A self-supported 3D porous high entropy alloy with progressive formation of needle-shaped nanowires during reactions for maintained excellent electrocatalytic oxygen evolution

Abstract

An efficient 3D porous bulk electrocatalyst is a feasible way to improve the conductivity. Herein, the preparation of a novel self-supporting 3D porous bulk FeCoNiMgB catalyst exhibits excellent electrocatalytic activity and stability properties towards OER. The self-supporting 3D porous framework structure catalyst possesses multiple advantages including large surface area, excellent conductivity, leading to the fast mass and charge transfers, low electrochemical impedance and fast water splitting reaction kinetics.
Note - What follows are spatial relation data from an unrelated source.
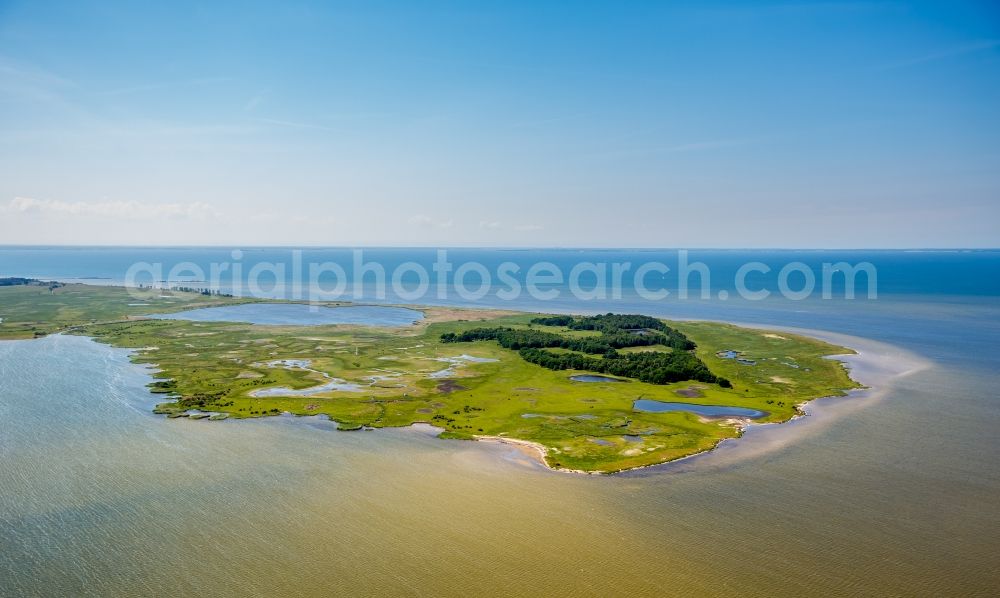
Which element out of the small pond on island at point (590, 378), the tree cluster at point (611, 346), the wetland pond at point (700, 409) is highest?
the tree cluster at point (611, 346)

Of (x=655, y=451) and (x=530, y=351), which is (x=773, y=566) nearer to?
(x=655, y=451)

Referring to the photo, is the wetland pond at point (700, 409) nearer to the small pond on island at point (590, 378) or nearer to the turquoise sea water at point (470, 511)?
the turquoise sea water at point (470, 511)

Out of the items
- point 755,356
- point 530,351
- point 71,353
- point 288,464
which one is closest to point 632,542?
point 288,464

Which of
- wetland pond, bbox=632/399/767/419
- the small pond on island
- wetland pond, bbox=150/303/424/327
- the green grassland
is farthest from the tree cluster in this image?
wetland pond, bbox=150/303/424/327

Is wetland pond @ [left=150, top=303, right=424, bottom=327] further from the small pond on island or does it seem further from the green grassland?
the small pond on island

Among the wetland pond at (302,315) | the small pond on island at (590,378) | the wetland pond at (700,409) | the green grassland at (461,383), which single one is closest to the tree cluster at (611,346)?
the small pond on island at (590,378)

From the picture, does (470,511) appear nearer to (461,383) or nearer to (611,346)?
(461,383)
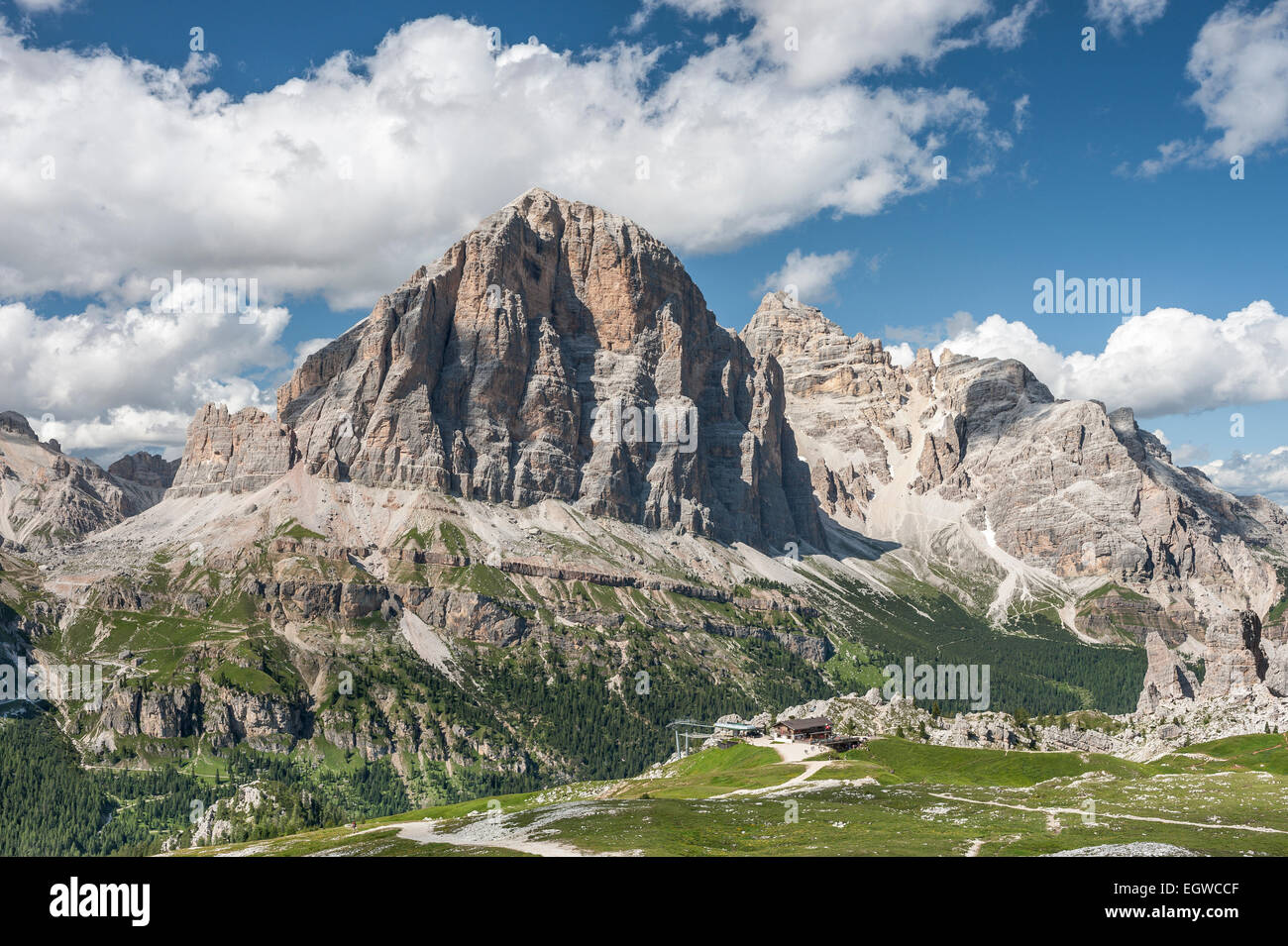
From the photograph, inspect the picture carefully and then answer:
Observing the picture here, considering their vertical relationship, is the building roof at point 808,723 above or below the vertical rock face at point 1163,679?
below

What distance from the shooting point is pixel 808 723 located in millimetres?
165375

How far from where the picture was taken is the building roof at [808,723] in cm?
16325

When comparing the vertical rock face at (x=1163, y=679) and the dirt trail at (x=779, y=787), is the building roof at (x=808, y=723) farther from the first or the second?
the vertical rock face at (x=1163, y=679)

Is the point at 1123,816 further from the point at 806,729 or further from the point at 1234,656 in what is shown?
the point at 1234,656

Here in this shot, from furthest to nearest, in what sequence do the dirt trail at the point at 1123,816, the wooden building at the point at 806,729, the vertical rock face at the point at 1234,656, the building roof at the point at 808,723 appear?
the vertical rock face at the point at 1234,656, the building roof at the point at 808,723, the wooden building at the point at 806,729, the dirt trail at the point at 1123,816

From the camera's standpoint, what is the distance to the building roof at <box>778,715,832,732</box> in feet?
536

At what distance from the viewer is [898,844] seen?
231 ft

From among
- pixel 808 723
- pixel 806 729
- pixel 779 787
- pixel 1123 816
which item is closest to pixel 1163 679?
pixel 808 723

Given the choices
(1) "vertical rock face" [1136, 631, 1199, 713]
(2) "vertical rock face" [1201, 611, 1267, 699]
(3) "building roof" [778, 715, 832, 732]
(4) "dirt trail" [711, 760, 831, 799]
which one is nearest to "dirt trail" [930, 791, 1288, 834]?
(4) "dirt trail" [711, 760, 831, 799]

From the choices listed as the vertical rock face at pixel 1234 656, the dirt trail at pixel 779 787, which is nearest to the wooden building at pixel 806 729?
the dirt trail at pixel 779 787

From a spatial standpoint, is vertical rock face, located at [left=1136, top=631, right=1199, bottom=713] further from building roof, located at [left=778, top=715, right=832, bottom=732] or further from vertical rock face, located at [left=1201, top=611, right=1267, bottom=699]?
building roof, located at [left=778, top=715, right=832, bottom=732]

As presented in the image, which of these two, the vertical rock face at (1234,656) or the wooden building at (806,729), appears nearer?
the wooden building at (806,729)
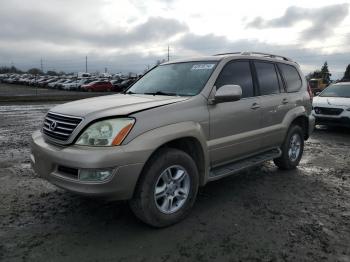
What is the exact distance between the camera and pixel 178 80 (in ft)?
15.9

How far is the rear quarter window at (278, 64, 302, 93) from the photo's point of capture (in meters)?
6.19

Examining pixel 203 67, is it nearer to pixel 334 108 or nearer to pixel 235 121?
pixel 235 121

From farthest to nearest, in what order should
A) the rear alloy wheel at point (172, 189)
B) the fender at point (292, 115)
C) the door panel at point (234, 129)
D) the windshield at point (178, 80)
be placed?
the fender at point (292, 115)
the windshield at point (178, 80)
the door panel at point (234, 129)
the rear alloy wheel at point (172, 189)

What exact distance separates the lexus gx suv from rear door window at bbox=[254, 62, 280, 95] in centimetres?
2

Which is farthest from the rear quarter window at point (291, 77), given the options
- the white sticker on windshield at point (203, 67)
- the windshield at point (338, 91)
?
the windshield at point (338, 91)

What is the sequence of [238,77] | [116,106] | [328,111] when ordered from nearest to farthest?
[116,106] → [238,77] → [328,111]

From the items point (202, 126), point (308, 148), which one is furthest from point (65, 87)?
point (202, 126)

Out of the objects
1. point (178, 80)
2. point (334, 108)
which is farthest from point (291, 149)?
point (334, 108)

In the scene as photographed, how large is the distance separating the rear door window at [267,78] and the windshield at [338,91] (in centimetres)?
628

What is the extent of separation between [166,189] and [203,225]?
58 centimetres

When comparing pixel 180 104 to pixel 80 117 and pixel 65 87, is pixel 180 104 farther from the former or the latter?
pixel 65 87

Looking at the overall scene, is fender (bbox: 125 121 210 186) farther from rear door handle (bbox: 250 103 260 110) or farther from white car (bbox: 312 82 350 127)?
white car (bbox: 312 82 350 127)

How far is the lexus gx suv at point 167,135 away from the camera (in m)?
3.48

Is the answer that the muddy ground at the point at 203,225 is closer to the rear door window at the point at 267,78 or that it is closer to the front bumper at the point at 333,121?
the rear door window at the point at 267,78
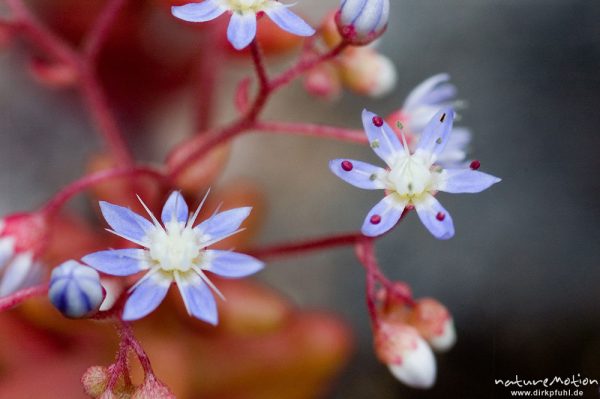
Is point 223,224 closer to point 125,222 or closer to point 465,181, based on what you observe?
point 125,222

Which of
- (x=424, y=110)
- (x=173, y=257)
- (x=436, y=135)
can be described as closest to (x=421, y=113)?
(x=424, y=110)

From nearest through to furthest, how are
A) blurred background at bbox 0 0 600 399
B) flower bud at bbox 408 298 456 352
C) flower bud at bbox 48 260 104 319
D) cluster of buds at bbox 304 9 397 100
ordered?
flower bud at bbox 48 260 104 319 → flower bud at bbox 408 298 456 352 → cluster of buds at bbox 304 9 397 100 → blurred background at bbox 0 0 600 399

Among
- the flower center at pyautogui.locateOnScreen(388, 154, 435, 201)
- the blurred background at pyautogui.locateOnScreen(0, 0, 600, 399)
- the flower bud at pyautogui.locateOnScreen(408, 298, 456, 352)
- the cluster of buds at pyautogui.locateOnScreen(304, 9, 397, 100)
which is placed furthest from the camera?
the blurred background at pyautogui.locateOnScreen(0, 0, 600, 399)

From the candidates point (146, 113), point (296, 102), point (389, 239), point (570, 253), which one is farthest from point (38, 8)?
point (570, 253)

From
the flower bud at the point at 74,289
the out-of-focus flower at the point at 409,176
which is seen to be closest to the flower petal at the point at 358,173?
the out-of-focus flower at the point at 409,176

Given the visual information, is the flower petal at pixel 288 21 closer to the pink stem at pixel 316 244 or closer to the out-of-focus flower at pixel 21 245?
the pink stem at pixel 316 244

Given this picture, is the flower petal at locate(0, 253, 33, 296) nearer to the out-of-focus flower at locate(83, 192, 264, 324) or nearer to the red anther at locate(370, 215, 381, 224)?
the out-of-focus flower at locate(83, 192, 264, 324)

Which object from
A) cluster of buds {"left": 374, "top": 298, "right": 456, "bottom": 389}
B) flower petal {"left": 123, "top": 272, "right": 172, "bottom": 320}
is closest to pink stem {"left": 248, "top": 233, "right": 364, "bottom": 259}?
cluster of buds {"left": 374, "top": 298, "right": 456, "bottom": 389}
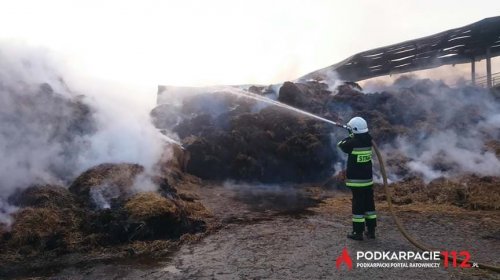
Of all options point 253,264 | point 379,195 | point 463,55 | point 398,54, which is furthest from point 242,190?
point 463,55

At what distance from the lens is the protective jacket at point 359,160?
6047mm

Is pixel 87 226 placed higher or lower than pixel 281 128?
lower

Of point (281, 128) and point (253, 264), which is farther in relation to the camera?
point (281, 128)

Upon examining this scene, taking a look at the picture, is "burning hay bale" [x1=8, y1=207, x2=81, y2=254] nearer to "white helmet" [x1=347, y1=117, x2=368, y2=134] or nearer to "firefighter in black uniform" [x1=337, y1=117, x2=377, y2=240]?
"firefighter in black uniform" [x1=337, y1=117, x2=377, y2=240]

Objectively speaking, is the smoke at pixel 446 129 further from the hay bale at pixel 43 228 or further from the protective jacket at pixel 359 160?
the hay bale at pixel 43 228

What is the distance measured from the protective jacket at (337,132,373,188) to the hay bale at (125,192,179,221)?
311 cm

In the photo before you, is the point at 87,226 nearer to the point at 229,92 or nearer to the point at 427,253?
the point at 427,253

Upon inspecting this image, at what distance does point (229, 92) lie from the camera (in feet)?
58.0

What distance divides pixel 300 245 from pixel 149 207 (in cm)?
272

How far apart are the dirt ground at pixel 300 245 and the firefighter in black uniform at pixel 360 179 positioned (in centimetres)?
27

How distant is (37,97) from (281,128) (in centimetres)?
859

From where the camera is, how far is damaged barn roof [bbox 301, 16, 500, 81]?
1942 cm

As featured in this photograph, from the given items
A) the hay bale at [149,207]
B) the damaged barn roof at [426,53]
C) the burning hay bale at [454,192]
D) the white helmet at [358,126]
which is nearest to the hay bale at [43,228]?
the hay bale at [149,207]

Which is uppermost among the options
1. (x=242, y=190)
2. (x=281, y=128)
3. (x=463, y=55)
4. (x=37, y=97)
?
(x=463, y=55)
As a result, the 3D porous bulk FeCoNiMgB catalyst requires substantially lower overpotential (234 mV) with a small Tafel slope (36.1 mV dec−1) as compared to pure FeCoNiMgB powders and RuO2 electrodes, as well as stable catalytic properties for over 72 h with no obvious evidence of degradation. Comparative structural characterization and DFT calculations reveal that the needle-shaped nanowires with Fe rich are formed from many open pores during the OER process, which helps to reduce the rate determining step energy barrier (O∗→OOH∗) for OER, and thus has excellent long-term electrochemical stability for continuous oxygen production under alkaline conditions. This work provides a new feasible and promising protocol to realize a novel self-supporting 3D porous bulk high entropy alloy catalyst as an inexpensive catalyst for efficient water splitting.